Medio Oriente, per l’Idf in mille giorni lanciati 30mila ordigni contro Israele da cinque diversi paesi
Ariel Piccini Warschauer.
Una pioggia di fuoco costante, frammentata su più fronti e prolungata nel tempo. A tracciare il bilancio militare degli ultimi mille giorni di conflitto sono le stesse Forze di difesa israeliane (Idf), che hanno diffuso i dati relativi a missili, razzi e droni intercettati o caduti all’interno del territorio nazionale a partire dal 7 ottobre 2023. Secondo i calcoli dello Stato maggiore di Tel Aviv, sono circa 30mila gli ordigni penetrati nello spazio aereo del Paese, scagliati da cinque diverse direzioni e da attori statali e non statali della regione.
La mappa dei lanci fornita dall’esercito israeliano delinea chiaramente la geografia della tensione bellica in Medio Oriente, confermando come l’asse del conflitto si sia progressivamente spostato verso nord. Il volume di fuoco maggiore, infatti, non proviene da Gaza, bensì dal Libano, da dove – sotto la spinta delle milizie di Hezbollah – sono stati indirizzati oltre 20mila ordigni.
Seguono i vettori partiti dalla Striscia di Gaza (più di 10mila), che si concentrano prevalentemente nelle prime fasi dell’offensiva successiva ai massacri del 7 ottobre. Al terzo posto per volume, ma con un peso politico e strategico specifico ben differente, c’è l’Iran: da Teheran sono stati lanciati più di mille ordigni, un dato che fotografa i rari ma massicci attacchi diretti della Repubblica Islamica contro il territorio israeliano. Chiudono il bilancio i fronti più distanti, considerati parte della galassia delle milizie filo-iraniane: 80 ordigni dallo Yemen, feudo dei ribelli Houthi, e più di 40 dalla Siria.
“Questi dati illustrano la minaccia costante affrontata dai civili israeliani negli ultimi mille giorni”, si legge nella nota ufficiale diramata dall’esercito di Tel Aviv.

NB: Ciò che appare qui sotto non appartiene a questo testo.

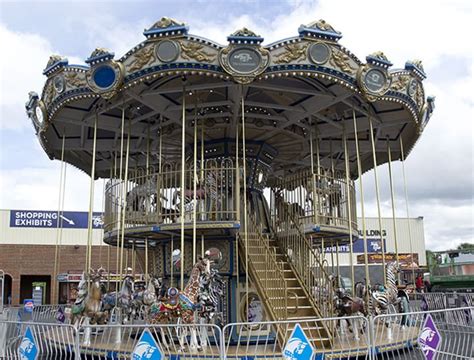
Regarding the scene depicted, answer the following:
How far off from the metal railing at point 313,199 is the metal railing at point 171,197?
1.43 m

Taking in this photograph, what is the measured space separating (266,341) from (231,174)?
17.5 feet

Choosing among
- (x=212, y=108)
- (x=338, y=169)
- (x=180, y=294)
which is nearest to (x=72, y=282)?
(x=338, y=169)

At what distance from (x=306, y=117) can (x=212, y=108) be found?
266 cm

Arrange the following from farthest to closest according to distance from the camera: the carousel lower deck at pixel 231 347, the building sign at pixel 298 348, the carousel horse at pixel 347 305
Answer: the carousel horse at pixel 347 305
the carousel lower deck at pixel 231 347
the building sign at pixel 298 348

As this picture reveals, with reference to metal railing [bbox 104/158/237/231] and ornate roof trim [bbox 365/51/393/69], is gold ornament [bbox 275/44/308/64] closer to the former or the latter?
ornate roof trim [bbox 365/51/393/69]

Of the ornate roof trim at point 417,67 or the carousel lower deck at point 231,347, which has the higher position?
the ornate roof trim at point 417,67

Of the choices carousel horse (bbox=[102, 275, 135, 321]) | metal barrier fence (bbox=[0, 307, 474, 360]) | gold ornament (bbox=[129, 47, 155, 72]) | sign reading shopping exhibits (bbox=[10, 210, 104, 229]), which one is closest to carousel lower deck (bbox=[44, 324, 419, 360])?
metal barrier fence (bbox=[0, 307, 474, 360])

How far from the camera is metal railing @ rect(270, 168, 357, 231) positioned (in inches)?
499

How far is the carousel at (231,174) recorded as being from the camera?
10633 mm

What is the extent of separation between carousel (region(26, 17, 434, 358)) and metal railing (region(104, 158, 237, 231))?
5cm

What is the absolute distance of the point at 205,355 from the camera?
9.46 metres

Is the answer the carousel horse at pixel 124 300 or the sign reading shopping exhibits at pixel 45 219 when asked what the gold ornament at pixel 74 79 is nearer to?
the carousel horse at pixel 124 300

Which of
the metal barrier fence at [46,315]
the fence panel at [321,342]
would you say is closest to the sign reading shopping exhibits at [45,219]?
the metal barrier fence at [46,315]

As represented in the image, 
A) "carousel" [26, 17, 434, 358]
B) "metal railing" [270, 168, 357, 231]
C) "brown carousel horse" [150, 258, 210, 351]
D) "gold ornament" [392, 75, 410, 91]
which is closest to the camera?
"brown carousel horse" [150, 258, 210, 351]
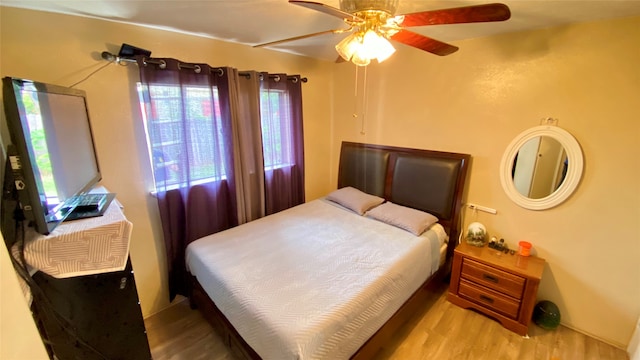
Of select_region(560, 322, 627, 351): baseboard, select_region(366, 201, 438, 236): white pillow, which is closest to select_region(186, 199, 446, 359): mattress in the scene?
select_region(366, 201, 438, 236): white pillow

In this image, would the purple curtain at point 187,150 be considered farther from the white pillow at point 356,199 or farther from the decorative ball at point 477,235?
the decorative ball at point 477,235

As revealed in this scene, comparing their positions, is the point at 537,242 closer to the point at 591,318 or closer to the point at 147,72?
the point at 591,318

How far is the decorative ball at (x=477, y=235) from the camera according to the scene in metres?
2.32

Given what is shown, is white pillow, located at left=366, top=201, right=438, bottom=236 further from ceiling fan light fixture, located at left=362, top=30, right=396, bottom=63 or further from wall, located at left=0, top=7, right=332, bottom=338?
wall, located at left=0, top=7, right=332, bottom=338

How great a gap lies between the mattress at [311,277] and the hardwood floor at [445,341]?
1.13ft

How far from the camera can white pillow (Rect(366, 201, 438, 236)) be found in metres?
2.31

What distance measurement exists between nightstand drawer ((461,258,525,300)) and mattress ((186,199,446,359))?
9.7 inches

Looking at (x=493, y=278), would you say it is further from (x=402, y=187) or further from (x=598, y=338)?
(x=402, y=187)

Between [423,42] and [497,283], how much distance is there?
1.88 meters

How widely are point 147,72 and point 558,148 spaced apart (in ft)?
10.1

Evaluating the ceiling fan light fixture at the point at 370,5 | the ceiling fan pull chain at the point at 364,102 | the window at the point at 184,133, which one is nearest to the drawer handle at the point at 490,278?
the ceiling fan pull chain at the point at 364,102

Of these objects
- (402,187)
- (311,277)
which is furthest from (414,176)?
(311,277)

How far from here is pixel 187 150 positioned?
2.16 m

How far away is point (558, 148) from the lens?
1.99m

Una presa di posizione che serve all’Idf anche per ribadire la legittimità internazionale delle proprie operazioni belliche, tuttora in corso su diversi teatri: “Israele, come ogni Stato sovrano, afferma di riservarsi il diritto di agire per la propria autodifesa contro i gruppi terroristici che lo attaccano da più direzioni”.
Il report dell’Idf arriva in una fase delicatissima, in cui la pressione internazionale per un cessate il fuoco si scontra con una realtà sul campo che i numeri ufficiali descrivono ancora come ad altissima intensità.